Tarefa —
Escreva a continuação do texto sobre a luta pela reforma urbana no Brasil, começando logo depois da última frase dele.

Trecho —
====
As transformações no campo acarretaram em um enorme êxodo do rural
ao urbano (de quase 30 milhões de pessoas entre 1960-1980, segundo Martine
(1991, p.10)), fazendo com que em poucos anos a população urbana brasileira se
tornasse maior que a população do campo. Face as dificuldades impostas pelo
governo ao pequeno agricultor (visto que os governos ditatoriais influenciava a
mecanização do campo e a criação de complexos agro-industriais), movimentos de
pequenos agricultores começaram a buscar um direito constitucional, com um
expressivo número de pessoas: a Reforma Agrária.
Na década de 1960, nas cidades, o movimento pela reforma urbana
também ganha corpo, tendo como principal reivindicação acesso à moradia. A luta
no campo busca a terra, que é, para o agricultor, um meio de produção, o que não
pode ser considerado no caso urbano. É necessário destacar que apenas uma
reforma no campo onde se mude a estrutura fundiária não é suficiente, a reforma
só será concreta com implicações diretas de mudança no tocante à estrutura
agrária. Conquistar terras urbanas, diferentemente do campo, não possibilita
capacidade produtiva ao beneficiado, pois mesmo que a terra recebida pelo
integrante da luta pela da reforma agrária contenha poucas amenidades, é um meio
que esse utiliza para a produção, o que não é possível com o solo urbano.
Destarte, os beneficiados pela reforma urbana não possuem um meio produtivo caso
obtenham acesso à moradia. E assim como apenas uma redistribuição fundiária não
é suficientemente capaz de promover uma reforma agrária, o acesso à moradias é
também um aspecto relevante da reforma urbana, mas não o único. “[…] para o
pobre urbano, diferentemente do agricultor pobre e sem terra, o solo será, via
de regra, um substrato essencial, uma condição para sua existência, mas não um
meio de produção” (SOUZA, 2000, p. 286).
Com o golpe militar em 1/04/1964, teve início um planejamento
urbano que ficou conhecido como planejamento da acumulação “como norte
da ação do Estado brasileiro durante o período autoritário” (RIBEIRO, 1993,
p.116) e o movimento pela Reforma Urbana foi abafada.
“[…] o desenvolvimentismo […] do regime militar ‘amorteceu’ a
proposta de reforma urbana. Este amortecimento ocorreu tanto pela ‘antecipação
das necessidades’ como pela repressão aos movimentos populares, impedindo a
organização e a movimentação da sociedade civil, mesmo para reivindicações
aparentemente mais simples, como direito de acesso à água, luz esgotamento
sanitário, saúde, educação, etc.” (RODRIGUES, 1993,
p.110).
O tecnocracismo, durante o governo militar, foi muito criticado
pelos movimentos que defendiam os ideais da reforma urbana. Durante a década de
1970, no governo do General Ernesto Geisel, “associações de moradores se foram
multiplicando nas cidades brasileiras e federações municipais e estaduais de
associações de moradores foram sendo fundadas ou retiradas do limbo” (SOUZA,
2000, p.274). Passou a ser ambicionado
“retirar a cidade do controle dos especialistas, para acabar com o monopólio
tecnocrático sobre a cidade. Em outras palavras, a luta para democratizar a
cidade.” (VEINER, 2005, p.137).
====
Registros —
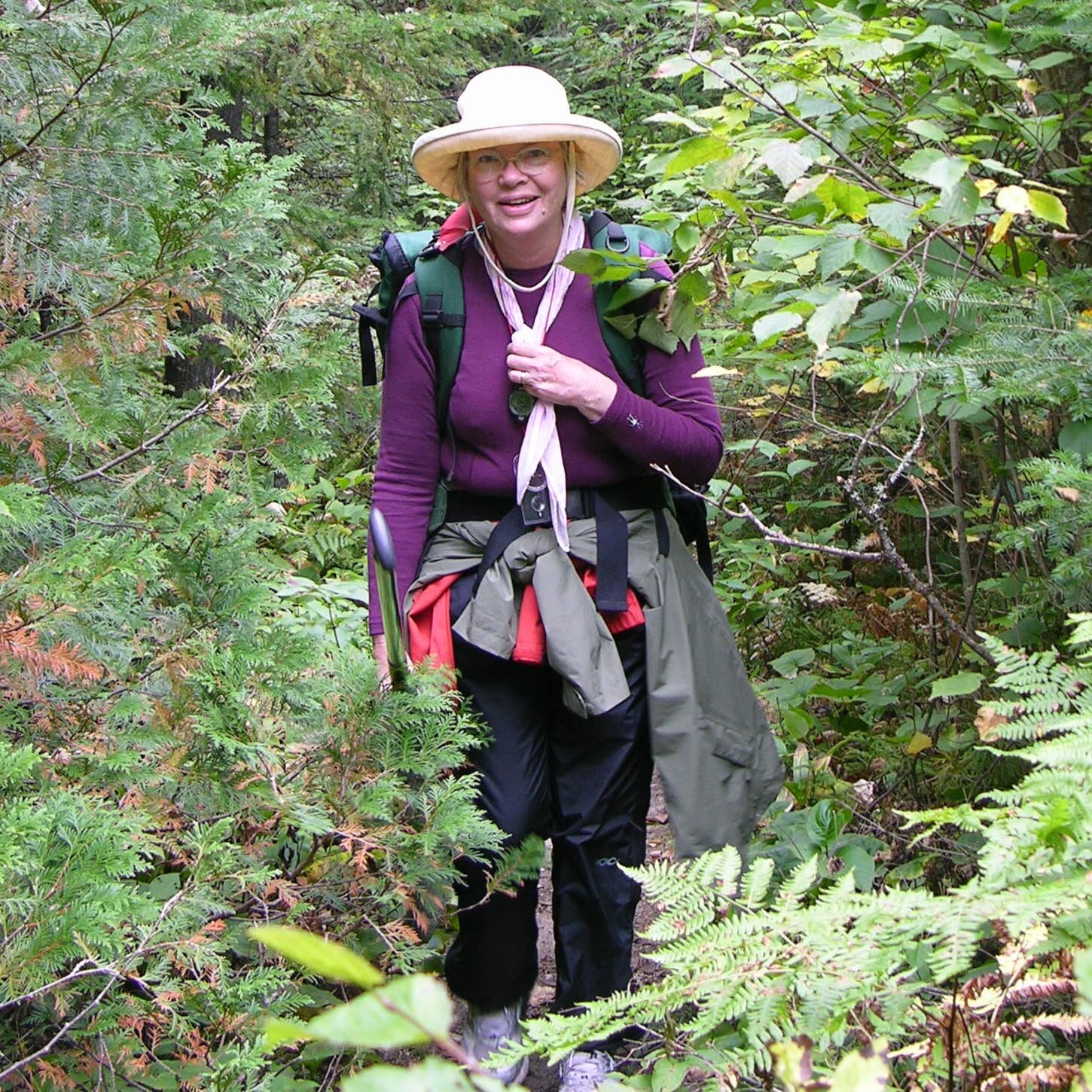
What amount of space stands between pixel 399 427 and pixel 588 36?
9.90 m

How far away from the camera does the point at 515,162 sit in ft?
11.4

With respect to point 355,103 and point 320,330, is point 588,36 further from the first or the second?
point 320,330

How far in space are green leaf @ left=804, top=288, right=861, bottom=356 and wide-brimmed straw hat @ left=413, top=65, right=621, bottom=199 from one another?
987mm

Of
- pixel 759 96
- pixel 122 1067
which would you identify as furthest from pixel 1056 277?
pixel 122 1067

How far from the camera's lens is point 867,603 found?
639 cm

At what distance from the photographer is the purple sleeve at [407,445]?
356 cm

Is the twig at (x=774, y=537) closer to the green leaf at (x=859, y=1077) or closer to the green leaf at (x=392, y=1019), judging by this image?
the green leaf at (x=859, y=1077)

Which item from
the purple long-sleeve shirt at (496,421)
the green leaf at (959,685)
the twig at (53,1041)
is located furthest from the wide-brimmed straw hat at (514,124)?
the twig at (53,1041)

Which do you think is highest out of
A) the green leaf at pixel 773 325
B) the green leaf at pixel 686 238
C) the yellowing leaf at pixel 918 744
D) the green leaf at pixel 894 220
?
the green leaf at pixel 894 220

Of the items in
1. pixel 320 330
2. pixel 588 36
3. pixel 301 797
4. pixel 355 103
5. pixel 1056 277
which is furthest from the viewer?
pixel 588 36

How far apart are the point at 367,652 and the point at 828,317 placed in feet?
5.45

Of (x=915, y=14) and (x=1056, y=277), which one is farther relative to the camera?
(x=915, y=14)

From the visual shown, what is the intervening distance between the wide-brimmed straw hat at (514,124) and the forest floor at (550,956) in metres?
1.94

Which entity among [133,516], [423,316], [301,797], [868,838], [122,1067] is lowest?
[868,838]
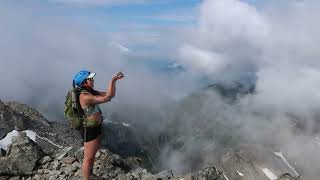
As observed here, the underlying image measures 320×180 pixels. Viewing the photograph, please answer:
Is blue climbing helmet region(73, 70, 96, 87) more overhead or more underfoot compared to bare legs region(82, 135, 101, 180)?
more overhead

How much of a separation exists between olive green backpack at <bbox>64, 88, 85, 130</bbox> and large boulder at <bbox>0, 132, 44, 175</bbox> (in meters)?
8.57

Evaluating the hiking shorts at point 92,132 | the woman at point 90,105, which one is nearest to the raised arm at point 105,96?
the woman at point 90,105

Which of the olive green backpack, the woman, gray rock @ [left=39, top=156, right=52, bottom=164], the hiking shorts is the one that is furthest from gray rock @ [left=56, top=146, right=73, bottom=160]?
the olive green backpack

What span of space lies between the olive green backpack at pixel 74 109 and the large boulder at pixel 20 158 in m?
8.57

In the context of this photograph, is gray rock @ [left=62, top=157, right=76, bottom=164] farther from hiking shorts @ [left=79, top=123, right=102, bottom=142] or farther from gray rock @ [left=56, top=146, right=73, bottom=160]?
hiking shorts @ [left=79, top=123, right=102, bottom=142]

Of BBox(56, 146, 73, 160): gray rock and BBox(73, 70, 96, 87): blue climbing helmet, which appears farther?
BBox(56, 146, 73, 160): gray rock

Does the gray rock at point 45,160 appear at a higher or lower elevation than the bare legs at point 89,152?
lower

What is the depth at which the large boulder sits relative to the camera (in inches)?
1008

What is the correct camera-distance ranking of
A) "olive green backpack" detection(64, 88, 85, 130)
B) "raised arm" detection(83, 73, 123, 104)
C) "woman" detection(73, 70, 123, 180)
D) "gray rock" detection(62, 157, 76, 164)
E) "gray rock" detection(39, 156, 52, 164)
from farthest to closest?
1. "gray rock" detection(39, 156, 52, 164)
2. "gray rock" detection(62, 157, 76, 164)
3. "olive green backpack" detection(64, 88, 85, 130)
4. "woman" detection(73, 70, 123, 180)
5. "raised arm" detection(83, 73, 123, 104)

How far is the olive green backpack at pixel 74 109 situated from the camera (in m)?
18.0

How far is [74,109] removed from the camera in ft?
59.8

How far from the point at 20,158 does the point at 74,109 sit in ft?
30.7

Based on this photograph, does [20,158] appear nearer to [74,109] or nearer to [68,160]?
[68,160]

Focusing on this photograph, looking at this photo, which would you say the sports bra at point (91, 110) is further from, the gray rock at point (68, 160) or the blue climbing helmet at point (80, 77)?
the gray rock at point (68, 160)
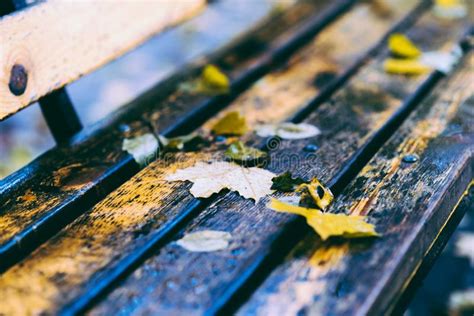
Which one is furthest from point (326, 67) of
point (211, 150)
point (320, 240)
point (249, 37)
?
point (320, 240)

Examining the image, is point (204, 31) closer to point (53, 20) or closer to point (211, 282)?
point (53, 20)

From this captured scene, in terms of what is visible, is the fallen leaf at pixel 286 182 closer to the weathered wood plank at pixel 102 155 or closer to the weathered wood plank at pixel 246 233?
the weathered wood plank at pixel 246 233

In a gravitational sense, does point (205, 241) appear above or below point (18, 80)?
below

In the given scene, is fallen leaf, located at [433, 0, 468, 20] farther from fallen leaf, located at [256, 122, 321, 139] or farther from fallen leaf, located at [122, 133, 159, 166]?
fallen leaf, located at [122, 133, 159, 166]

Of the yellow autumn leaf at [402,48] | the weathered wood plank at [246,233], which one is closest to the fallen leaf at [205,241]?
the weathered wood plank at [246,233]

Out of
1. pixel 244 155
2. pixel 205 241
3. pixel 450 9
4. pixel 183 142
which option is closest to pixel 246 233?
pixel 205 241

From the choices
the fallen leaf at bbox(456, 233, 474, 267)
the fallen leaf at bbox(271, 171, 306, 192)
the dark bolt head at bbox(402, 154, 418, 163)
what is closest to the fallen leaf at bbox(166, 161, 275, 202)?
the fallen leaf at bbox(271, 171, 306, 192)

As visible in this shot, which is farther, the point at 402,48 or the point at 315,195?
the point at 402,48

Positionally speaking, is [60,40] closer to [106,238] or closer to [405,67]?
[106,238]
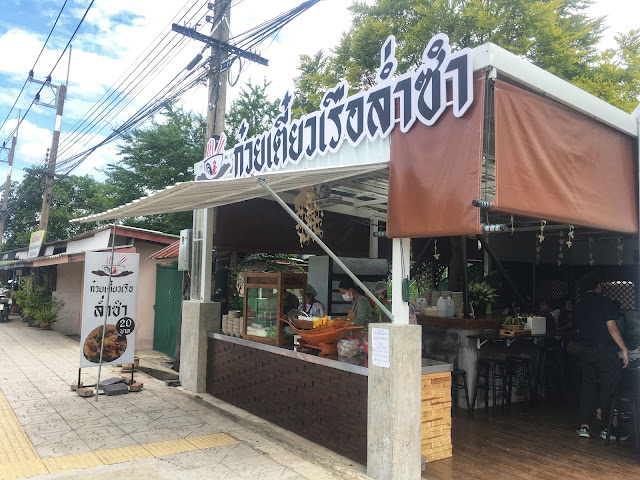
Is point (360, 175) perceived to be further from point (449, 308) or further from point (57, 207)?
point (57, 207)

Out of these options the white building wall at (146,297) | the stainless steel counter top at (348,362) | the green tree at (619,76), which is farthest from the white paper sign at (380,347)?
the green tree at (619,76)

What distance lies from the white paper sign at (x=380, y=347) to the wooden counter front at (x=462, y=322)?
2859mm

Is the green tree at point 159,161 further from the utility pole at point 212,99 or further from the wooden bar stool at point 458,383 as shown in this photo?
the wooden bar stool at point 458,383

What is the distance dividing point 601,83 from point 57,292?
728 inches

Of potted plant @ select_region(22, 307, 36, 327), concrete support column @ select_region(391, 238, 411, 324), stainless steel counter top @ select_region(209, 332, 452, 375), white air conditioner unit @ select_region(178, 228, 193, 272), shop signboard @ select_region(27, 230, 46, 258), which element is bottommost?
potted plant @ select_region(22, 307, 36, 327)

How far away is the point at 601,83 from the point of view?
39.4 feet

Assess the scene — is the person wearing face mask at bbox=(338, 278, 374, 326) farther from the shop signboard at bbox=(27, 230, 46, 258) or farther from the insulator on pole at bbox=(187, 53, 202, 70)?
the shop signboard at bbox=(27, 230, 46, 258)

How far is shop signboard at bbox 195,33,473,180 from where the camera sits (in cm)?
397

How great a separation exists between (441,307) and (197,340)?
3770 mm

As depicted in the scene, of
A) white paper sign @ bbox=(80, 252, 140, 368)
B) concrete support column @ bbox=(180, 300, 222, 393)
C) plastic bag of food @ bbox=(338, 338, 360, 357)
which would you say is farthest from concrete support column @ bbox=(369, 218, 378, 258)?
white paper sign @ bbox=(80, 252, 140, 368)

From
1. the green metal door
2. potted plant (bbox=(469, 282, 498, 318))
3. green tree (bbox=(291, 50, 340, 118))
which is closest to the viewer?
potted plant (bbox=(469, 282, 498, 318))

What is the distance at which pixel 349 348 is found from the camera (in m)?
5.21

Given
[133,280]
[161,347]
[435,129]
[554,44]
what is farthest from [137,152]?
[435,129]

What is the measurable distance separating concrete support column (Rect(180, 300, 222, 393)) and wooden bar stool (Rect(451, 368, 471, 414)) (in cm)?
363
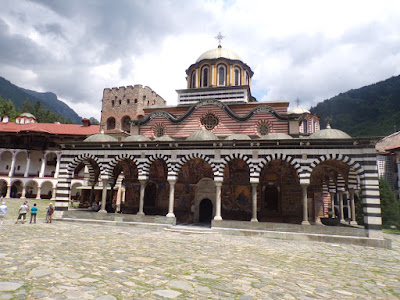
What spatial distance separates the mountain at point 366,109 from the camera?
185 ft

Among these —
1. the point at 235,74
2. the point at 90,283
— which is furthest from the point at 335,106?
the point at 90,283

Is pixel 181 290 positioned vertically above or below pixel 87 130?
below

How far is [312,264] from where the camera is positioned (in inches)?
303

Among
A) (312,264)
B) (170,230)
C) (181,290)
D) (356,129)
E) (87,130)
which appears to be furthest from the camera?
(356,129)

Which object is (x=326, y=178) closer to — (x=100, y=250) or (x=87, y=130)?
(x=100, y=250)

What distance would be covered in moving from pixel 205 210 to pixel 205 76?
11696 mm

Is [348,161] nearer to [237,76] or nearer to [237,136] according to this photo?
[237,136]

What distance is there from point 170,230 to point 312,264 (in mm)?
8056

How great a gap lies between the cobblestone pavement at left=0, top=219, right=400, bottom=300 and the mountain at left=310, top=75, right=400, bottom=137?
181ft

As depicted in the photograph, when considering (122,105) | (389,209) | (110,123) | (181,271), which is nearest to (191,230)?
(181,271)

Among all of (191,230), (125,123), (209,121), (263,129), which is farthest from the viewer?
(125,123)

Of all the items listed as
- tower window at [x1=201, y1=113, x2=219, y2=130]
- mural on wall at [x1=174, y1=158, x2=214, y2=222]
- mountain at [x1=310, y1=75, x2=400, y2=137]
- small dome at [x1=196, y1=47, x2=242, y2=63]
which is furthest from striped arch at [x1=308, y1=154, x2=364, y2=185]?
mountain at [x1=310, y1=75, x2=400, y2=137]

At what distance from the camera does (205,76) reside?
22969 mm

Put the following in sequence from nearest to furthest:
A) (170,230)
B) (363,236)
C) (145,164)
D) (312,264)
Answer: (312,264) < (363,236) < (170,230) < (145,164)
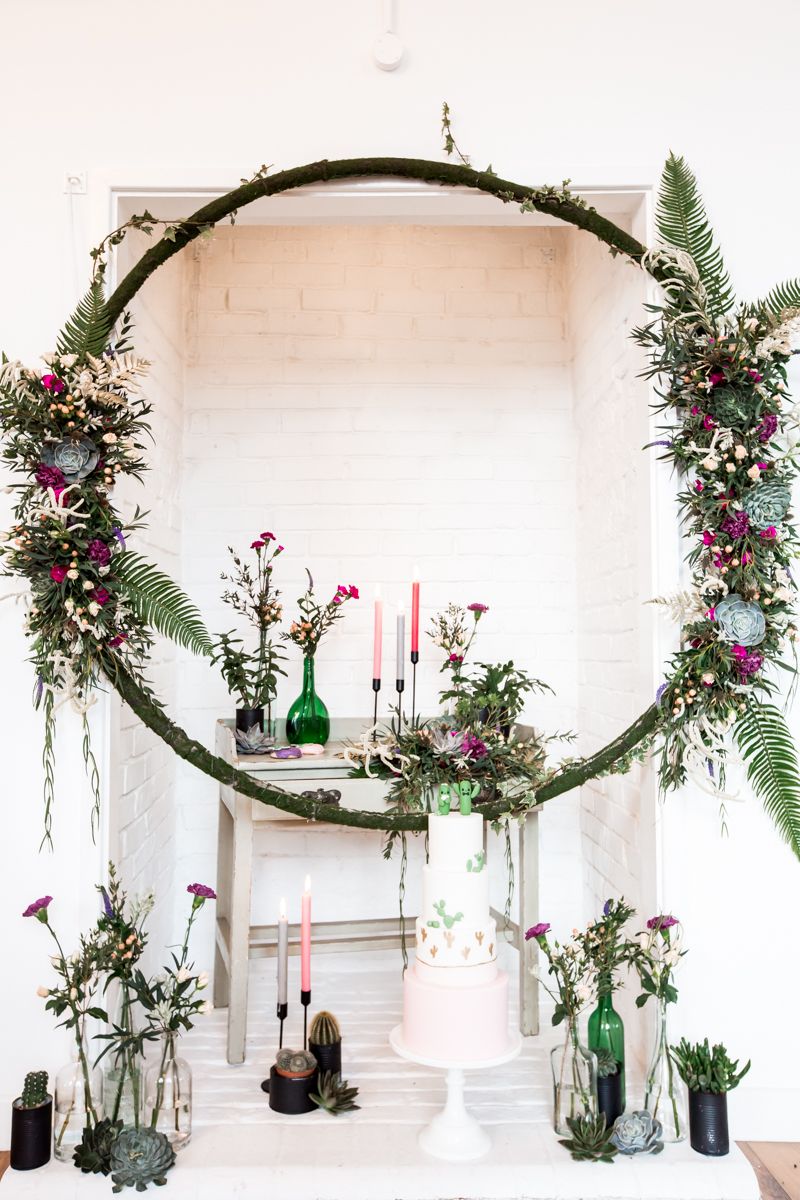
====
Resultado —
Com o início da reabertura democrática no país,
no começo da década de 1980, o movimento da reforma urbana reemerge,
conquistando maior espaço no debate político nacional. É bom frisar que o Brasil
passara por um período em que a população urbana cresceu de modo muito acentuado
e, mediante falta de infra-estrutura básica, empregos, segurança, etc., os
problemas nas cidades também aumentaram.
Em 1986 a Assembléia Constituinte, que visava a preparação de uma
nova Carta Magna do país, foi um catalisador para os Movimentos da Reforma
Urbana (SOUZA, 2000, p.275) e “a emenda
popular sobre reforma urbana foi a terceira em número de assinaturas recolhidas,
comprovando a força dos movimentos urbanos que reivindicavam moradia,
saneamento, transporte, urbanização – enfim, o direito à cidade.” (VEINER, 2005,
p. 137). Mesmo assim o número de assinaturas recolhidas foi muito menor que
sobre a reforma agrária (“ ‘apenas’ 133.068 assinaturas, contra mais de um
milhão de eleitores que subscreveram a emenda pela reforma agrária (GUIMARÃES apud SOUZA, 2000, p.275)).
Mesmo com toda expressividade dos movimentos populares na
Constituinte, na Constituição da República, outorgada em 1988, restaram apenas
dois artigos referentes à política de desenvolvimento urbano, os artigos 182 e
183.
Mesmo que nesses artigos seja notória a presença de reivindicações
dos movimentos populares (como maior autonomia ao Plano Diretor, exigência do
cumprimento da função social da propriedade urbana, construção ou parcelamento
compulsório, Imposto Predial Territorial Urbano progressivo no tempo e usucapião
urbano) Marcelo Lopes de Souza (2000) considera que, na outorga da Carta Magna
de 1988, os defensores da reforma urbana sofreram uma derrota estratégica com o
“enxugamento” sofrido desde a Assembléia Constituinte de
1986.
Havia o receio que, a partir da Constituição de 1988, os Planos
Diretores se tornassem meios tecnocratas de planejamento das cidades. Mas o que
se observou foi uma maior autonomia das cidades para poder desenvolverem tanto
seu planejamento quanto sua gestão.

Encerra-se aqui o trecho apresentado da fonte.